Se están cumpliendo en estos meses doscientos años del nacimiento de Richard Wagner (1813-1883), el más grande músico del siglo XIX después de la muerte Beethoven, ocurrida en 1828.
Son numerosas las aportaciones de Wagner a la historia de la música, pero conviene destacar las más esenciales.
Logra una conexión sustancial entre las artes, sobre todo la literatura y la pintura, a través de un proceso analógico con la música. Alcanzó por primera vez una visualización del sonido y una sonorización de las formas visuales. Es un intercambio y transfusión de elementos sensoriales. Esto es lo que se denomina “sinestesia”: transducción y analogía de un campo a otro de la realidad y la sensibilidad. Esto implica uno de los brotes creativos y audaces de la técnica y estética musicales.
La de Wagner es una música ambientalista, atmosférica, descriptiva de amplísimos espacios, colosales escenarios y grandiosidad orquestal que llega en algunas arias a la acumulación estridente de arpegios. Estos lanzan sus saetas hasta el infinito y al mismo tiempo hincan sus raíces en la planicie telúrica. Es un dinamismo desaforado que corresponde al temperamento insatisfecho del compositor. En el amor como en el arte, Wagner se propuso metas inalcanzables. De ahí ese estallido de acordes portadores de todas las fuerzas de la naturaleza en una complejidad polifónica que implica más tecnicismo que inspiración en algunos momentos de la orquestación.
Más pasión que reflexión. Su optimismo artístico, con más pasión que reflexión, no alcanza el verdadero dramatismo que exigen los textos del drama musical. En su extraversión espiritual, la intimidad romántica y trágica de Beethoven se diluye en las vaporosidades cósmicas. Es, pues, un romanticismo tardío, tan frío como las singladuras sidéreas, las espumas etéreas. En los entresijos de su música se escabulle de la subjetividad trágica el fatalismo dramático, equívoco, ambiguo entre lo divino y lo humano, el allende y el aquende del destino.
La búsqueda de una solución que trascienda el precario horizonte humano fuera de la subjetividad le coloca en una transición terminal del romanticismo al neoclasicismo.
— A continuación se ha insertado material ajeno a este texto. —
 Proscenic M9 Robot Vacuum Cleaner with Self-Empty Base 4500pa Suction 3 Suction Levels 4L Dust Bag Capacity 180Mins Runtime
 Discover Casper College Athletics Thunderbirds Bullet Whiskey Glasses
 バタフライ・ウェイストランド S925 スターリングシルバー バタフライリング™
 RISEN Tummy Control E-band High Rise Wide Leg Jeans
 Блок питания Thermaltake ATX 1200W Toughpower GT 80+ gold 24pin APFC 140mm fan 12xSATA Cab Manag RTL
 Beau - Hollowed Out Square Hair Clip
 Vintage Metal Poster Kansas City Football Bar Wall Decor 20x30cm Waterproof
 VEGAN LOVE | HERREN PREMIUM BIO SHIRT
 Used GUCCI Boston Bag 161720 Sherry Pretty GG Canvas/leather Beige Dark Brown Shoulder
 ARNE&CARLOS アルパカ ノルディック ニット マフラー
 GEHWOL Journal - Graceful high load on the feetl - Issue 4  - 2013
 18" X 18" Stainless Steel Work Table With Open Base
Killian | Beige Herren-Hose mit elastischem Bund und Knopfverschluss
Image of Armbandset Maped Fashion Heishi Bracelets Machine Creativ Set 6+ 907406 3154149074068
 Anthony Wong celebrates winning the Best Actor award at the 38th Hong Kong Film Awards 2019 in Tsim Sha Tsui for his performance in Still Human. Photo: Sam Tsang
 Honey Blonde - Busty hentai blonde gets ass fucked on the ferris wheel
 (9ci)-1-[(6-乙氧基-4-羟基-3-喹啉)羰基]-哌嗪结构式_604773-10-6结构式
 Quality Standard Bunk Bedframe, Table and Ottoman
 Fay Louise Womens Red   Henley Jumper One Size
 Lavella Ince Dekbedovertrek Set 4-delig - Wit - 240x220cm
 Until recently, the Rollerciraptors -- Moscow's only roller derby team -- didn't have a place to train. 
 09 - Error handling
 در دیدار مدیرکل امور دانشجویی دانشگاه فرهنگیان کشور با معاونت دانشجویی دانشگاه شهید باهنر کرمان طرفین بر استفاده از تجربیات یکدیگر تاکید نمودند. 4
Es una música de extraversión que acredita y fundamenta un nuevo ciclo histórico. La distancia entre Beethoven y Wagner es de 43 años. En 1770 nace el coloso de Bonn y, en 1813, el precursor del impresionismo de Claude Debussy. Este consideró siempre a Wagner como su antecesor inmediato. El filósofo Nietzsche, por intrigas personales, calificó la música de Wagner –su antiguo amigo- como decadente y degenerativa. No advirtió que la decadencia estaba en la inspiración de una nueva época, en la cual el romanticismo puro era ya inviable. La música de Wagner se clasifica hoy como un neoclasicismo y es una de las más grandes creaciones del arte integral.
Escuchando los dramas musicales de Wagner, siempre nos hemos sentido azorados, un tanto ajenos al drama mismo y al aciago destino de sus personajes. Nos cuesta identificarnos con su trágica existencia. Su estética da entrada a los elementos cósmicos y teológicos. Esto no es decadencia, sino genial extraversión espiritual.